The CRC said the decision to purchase the first house “was disclosed to members of our executive board” and “approved through our established governance processes, including oversight under the organization’s bylaws.”

But the union did not directly answer questions on whether the executive board had voted on the purchase or provide details of what it says was disclosed.

At the time of the purchase of this first house, the CRC was also under a form of supervision known as a trusteeship, imposed by its U.S. parent. This allowed for Mr. Rowe to be installed as executive secretary-treasurer and left control of the CRC with him and a handful of appointed trustees.

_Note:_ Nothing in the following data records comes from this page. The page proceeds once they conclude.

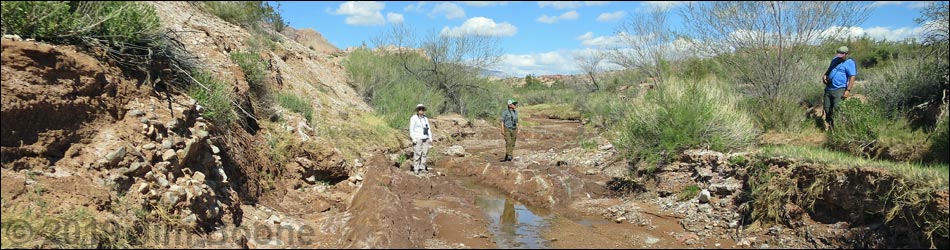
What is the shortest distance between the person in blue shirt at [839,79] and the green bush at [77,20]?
34.3ft

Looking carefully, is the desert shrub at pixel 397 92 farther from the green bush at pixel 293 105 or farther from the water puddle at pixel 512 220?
the water puddle at pixel 512 220

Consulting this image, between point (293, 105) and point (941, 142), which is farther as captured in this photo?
point (293, 105)

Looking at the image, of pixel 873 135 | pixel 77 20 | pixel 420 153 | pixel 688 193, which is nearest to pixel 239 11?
pixel 420 153

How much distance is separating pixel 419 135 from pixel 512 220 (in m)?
3.61

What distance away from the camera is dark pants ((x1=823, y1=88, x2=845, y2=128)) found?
30.0 ft

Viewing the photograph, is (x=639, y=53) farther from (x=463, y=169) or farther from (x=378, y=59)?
(x=463, y=169)

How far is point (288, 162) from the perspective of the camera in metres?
9.27

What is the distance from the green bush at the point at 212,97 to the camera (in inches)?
295

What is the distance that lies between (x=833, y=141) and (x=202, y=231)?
9.01 metres

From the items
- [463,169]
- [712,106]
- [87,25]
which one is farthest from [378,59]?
[87,25]

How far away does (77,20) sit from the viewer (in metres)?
6.05

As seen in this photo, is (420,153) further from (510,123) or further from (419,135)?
(510,123)

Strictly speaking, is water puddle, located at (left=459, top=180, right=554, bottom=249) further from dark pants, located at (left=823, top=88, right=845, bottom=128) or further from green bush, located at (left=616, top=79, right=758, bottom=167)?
dark pants, located at (left=823, top=88, right=845, bottom=128)

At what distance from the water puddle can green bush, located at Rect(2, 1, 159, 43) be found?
5.24m
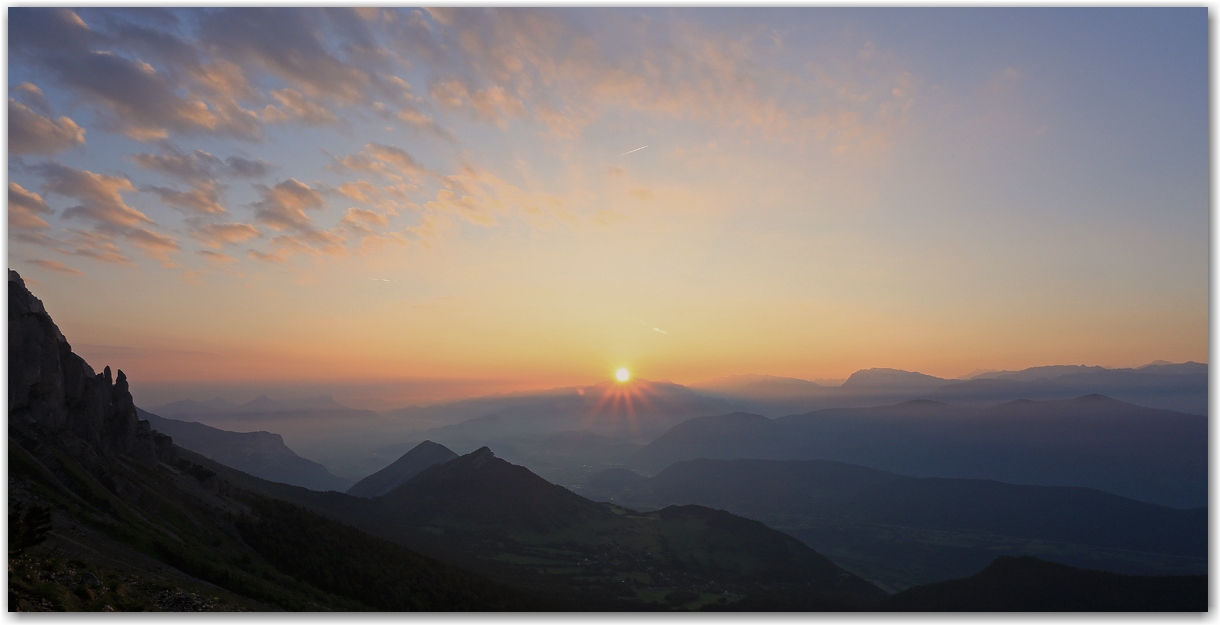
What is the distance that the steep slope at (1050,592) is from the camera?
88812 mm

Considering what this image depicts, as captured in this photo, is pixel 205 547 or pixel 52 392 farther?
pixel 52 392

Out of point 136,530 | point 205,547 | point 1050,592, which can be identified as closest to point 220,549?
point 205,547

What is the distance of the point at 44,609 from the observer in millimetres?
21797

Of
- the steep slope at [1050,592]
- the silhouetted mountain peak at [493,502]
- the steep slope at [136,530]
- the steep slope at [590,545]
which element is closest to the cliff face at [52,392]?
the steep slope at [136,530]

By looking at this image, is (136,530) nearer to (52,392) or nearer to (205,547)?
(205,547)

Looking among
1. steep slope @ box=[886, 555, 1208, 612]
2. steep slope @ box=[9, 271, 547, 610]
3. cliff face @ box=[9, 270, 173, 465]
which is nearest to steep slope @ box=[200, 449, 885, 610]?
steep slope @ box=[886, 555, 1208, 612]

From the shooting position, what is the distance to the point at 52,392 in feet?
180

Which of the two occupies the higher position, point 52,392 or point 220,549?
point 52,392

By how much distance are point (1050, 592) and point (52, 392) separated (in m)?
158

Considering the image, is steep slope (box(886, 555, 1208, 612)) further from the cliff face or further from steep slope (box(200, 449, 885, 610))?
the cliff face

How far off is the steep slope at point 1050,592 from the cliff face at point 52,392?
130 m

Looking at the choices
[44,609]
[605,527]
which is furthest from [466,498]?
[44,609]

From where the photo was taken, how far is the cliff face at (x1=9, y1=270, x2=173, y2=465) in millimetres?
51531

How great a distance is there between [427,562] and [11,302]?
54165 millimetres
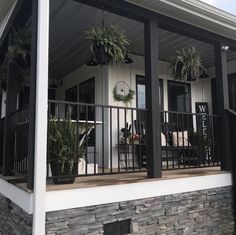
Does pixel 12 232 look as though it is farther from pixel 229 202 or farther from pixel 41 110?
pixel 229 202

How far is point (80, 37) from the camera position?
219 inches

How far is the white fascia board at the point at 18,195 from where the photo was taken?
2998mm

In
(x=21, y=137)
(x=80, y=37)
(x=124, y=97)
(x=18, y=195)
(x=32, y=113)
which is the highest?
(x=80, y=37)

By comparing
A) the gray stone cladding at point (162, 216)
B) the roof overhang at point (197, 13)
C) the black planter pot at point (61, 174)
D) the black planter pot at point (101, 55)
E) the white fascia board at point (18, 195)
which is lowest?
the gray stone cladding at point (162, 216)

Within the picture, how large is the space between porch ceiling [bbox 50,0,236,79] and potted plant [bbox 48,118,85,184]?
1861mm

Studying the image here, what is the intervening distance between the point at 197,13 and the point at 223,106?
1.49m

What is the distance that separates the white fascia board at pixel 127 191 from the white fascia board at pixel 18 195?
0.59ft

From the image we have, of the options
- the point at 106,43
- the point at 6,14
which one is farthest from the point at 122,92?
the point at 6,14

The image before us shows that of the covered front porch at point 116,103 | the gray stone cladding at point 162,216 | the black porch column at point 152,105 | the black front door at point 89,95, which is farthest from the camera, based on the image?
the black front door at point 89,95

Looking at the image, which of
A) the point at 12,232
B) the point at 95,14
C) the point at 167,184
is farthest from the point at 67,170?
the point at 95,14

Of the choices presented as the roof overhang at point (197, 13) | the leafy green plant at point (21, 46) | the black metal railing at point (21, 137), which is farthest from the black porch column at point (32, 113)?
the roof overhang at point (197, 13)

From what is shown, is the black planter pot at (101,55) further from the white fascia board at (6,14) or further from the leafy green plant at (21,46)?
the white fascia board at (6,14)

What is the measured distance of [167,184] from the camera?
12.9ft

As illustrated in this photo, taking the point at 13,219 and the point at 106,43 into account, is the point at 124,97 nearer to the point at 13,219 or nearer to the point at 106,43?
the point at 106,43
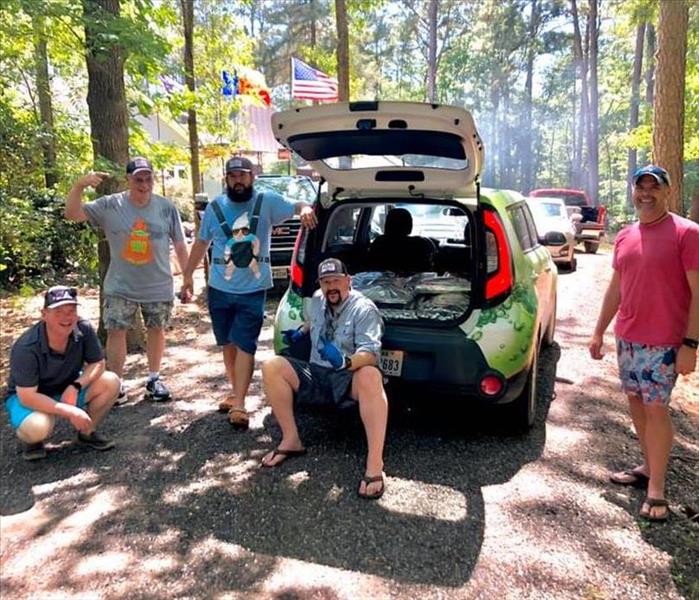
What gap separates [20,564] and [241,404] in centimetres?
174

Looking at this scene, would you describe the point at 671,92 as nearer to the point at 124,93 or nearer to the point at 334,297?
the point at 334,297

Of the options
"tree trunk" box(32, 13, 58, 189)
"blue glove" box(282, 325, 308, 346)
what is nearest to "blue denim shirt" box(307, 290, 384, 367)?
"blue glove" box(282, 325, 308, 346)

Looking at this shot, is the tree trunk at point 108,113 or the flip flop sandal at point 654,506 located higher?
the tree trunk at point 108,113

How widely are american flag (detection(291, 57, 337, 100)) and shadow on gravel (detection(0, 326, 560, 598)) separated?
11.2m

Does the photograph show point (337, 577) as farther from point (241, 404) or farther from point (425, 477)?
point (241, 404)

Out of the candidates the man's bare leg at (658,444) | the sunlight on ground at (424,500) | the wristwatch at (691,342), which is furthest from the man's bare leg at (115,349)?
the wristwatch at (691,342)

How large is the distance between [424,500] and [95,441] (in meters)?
2.06

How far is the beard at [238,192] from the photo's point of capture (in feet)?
13.4

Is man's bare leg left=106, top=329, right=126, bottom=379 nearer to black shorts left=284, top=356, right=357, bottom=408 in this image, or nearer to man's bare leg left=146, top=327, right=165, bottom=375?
man's bare leg left=146, top=327, right=165, bottom=375

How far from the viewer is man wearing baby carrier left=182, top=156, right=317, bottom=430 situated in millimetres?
4086

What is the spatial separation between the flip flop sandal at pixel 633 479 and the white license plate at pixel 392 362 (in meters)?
1.38

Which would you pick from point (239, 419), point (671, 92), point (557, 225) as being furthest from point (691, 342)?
point (557, 225)

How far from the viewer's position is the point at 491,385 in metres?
3.49

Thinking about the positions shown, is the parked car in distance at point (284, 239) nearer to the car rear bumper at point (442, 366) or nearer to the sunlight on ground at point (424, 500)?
the car rear bumper at point (442, 366)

Neither the CRC nor its U.S. parent have answered questions about this previous trusteeship. According to a disclosure document filed with the U.S. Department of Labor in April, 2022, it was imposed to “correct corruption or financial malpractice.” But the document provides no details of any allegations or what was done to address them at the time.

Under Mr. Rowe’s leadership, the CRC endorsed Ontario Premier Doug Ford’s Progressive Conservatives for the first time, just before the 2025 election – after the union had received $27-million from the province’s Skills Development Fund.

In pictures posted on the Premier’s Facebook page from a February, 2025, campaign event marking the endorsement, Mr. Ford can be seen shaking Mr. Rowe’s hand and applauding as he speaks to union members.

The CRC also endorsed Prime Minister Mark Carney’s Liberals before the federal election that year.